Stored data
* * * * * * * * *
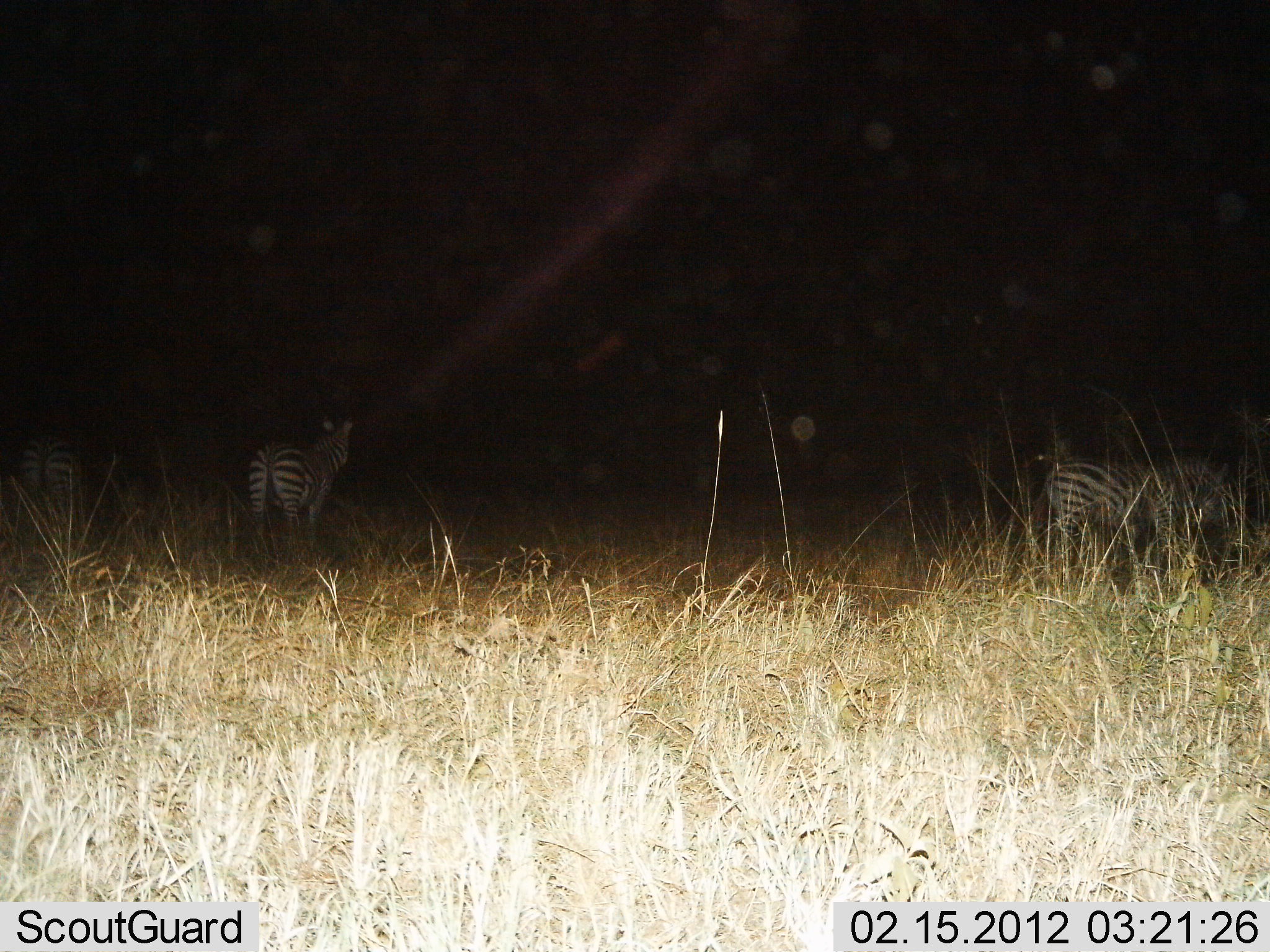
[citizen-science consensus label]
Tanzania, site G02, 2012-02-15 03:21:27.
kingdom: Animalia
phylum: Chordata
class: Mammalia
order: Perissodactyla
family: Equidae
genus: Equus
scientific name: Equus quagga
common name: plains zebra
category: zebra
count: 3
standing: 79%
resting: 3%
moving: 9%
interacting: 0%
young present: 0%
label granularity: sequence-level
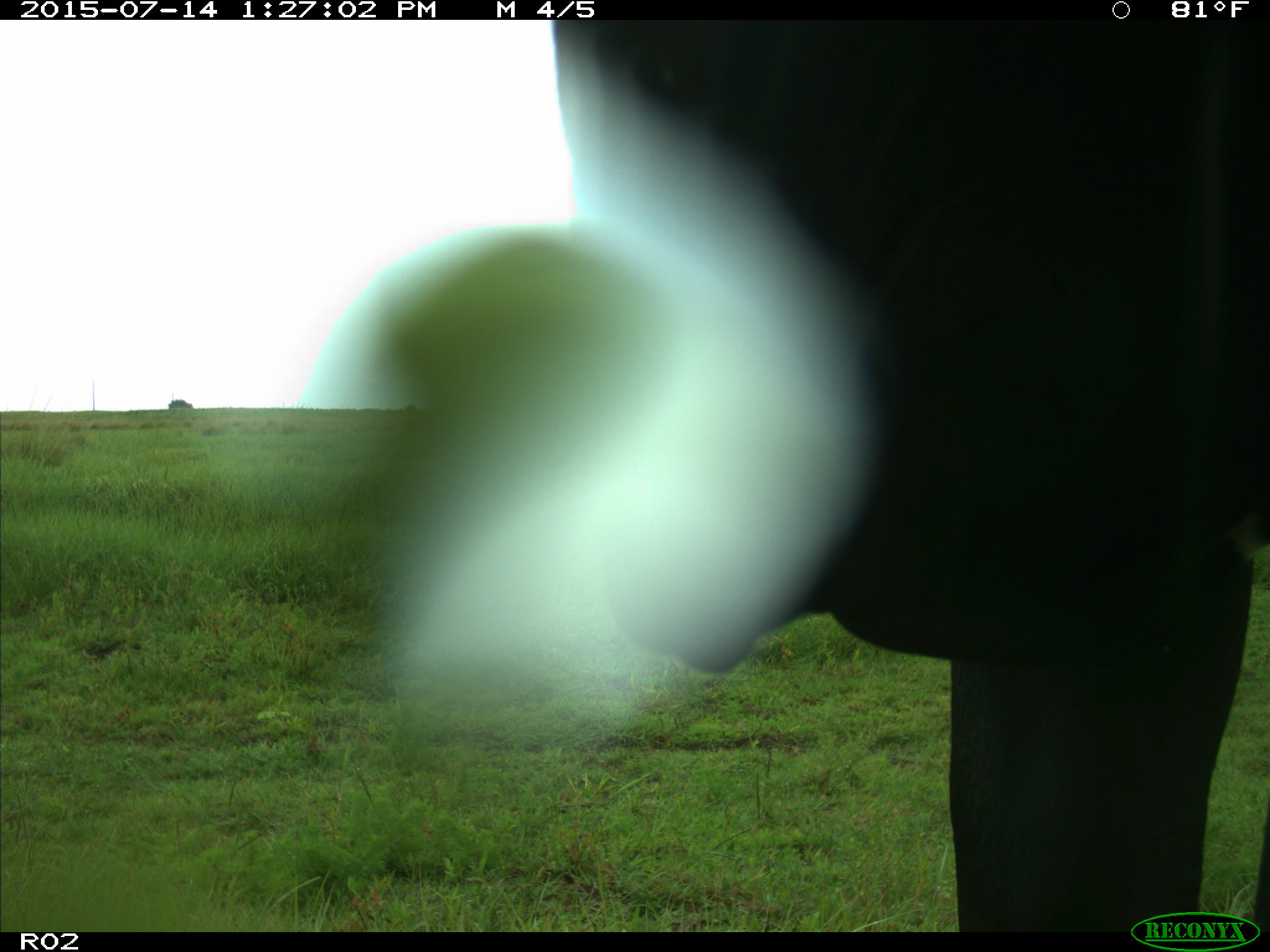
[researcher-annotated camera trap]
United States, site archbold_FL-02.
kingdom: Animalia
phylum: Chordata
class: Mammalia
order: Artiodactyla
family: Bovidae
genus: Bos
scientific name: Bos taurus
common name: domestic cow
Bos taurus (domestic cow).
* * * * * * * * *
## HOW TO COMPLETE THIS TASK
Print the lines from the line with "interacting: 0%" to the end of the data above. Include both ends, exclude the pictures, and add nothing else.

## TASK SOLUTION
interacting: 0%
young present: 0%
label granularity: sequence-level
[researcher-annotated camera trap]
United States, site archbold_FL-02.
kingdom: Animalia
phylum: Chordata
class: Mammalia
order: Artiodactyla
family: Bovidae
genus: Bos
scientific name: Bos taurus
common name: domestic cow
Bos taurus (domestic cow).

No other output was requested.